Muslims need one spiritual leader
Ramadan was among the deadliest months in the Islamic calendar this year, but you wouldn’t know it by asking the Dearborn-based American Human Rights Council.
The Council encouraged Muslims to “practice extra caution” during Eid al-Fitr, the concluding feast of the month-long fast. “The unfortunate increase of anti-Muslim rhetoric and the few reported incidents targeting Muslims are alarming and mandate such precautionary safety measures,” the civil rights group warned.
But a handful of alleged petty insults and vandalisms should be the least of concerns for Muslims. Last month’s holy fast was meant to encourage deeper spiritual reflection on the teachings of Islam. Instead, jihadists murdered over 400 people across the globe.
Motor City Muslims might have been better advised to reflect on what they could do to ostracize jihadists in their own community.
Ahmad Musa Jibril is Dearborn’s own Anwar al-Awlaki, the imam who inspired Boston’s Tsarnaev brothers. Jebril’s online sermons are viewed thousands of times by jihadists in Syria and they inspire countless others in the West to take up arms against the United States.
Jeibril’s growing following, and some civil rights groups’ misplaced concern, is indicative of the crisis in Islam today.

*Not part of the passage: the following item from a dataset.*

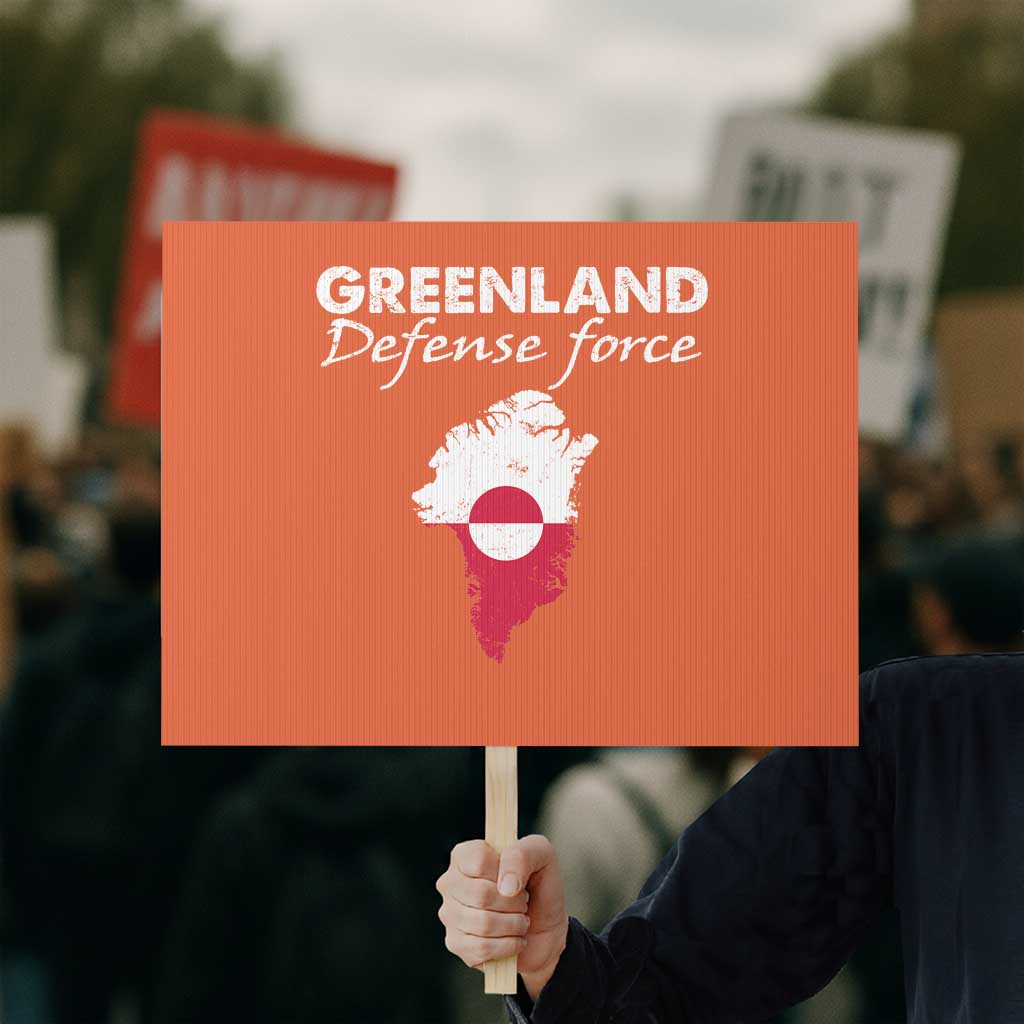 Greenland Defense Force Protest Sign Political Statement Greenland Policy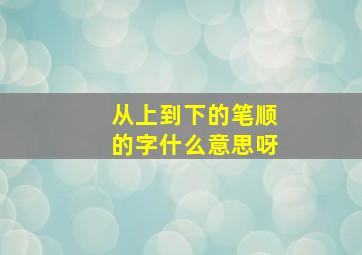 从上到下的笔顺的字什么意思呀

The world’s second-largest religion has an authority problem. Many who might be unfamiliar with Islam remain confused why Jibril and his ilk are seemingly allowed to preach what some Muslims consider heresy without any consequence. Some Muslim leaders may condemn jihadism, but the theological buck stops nowhere.
Mecca could take a cue from Rome and appoint a pope of sorts. Muslims would have to go far back in their faith’s history to find a time when the faithful were under one spiritual authority, a khalifa.
But since Islamic violence has reached near-apocalyptic levels, peaceful Muslims should do something to save their faith before its too late.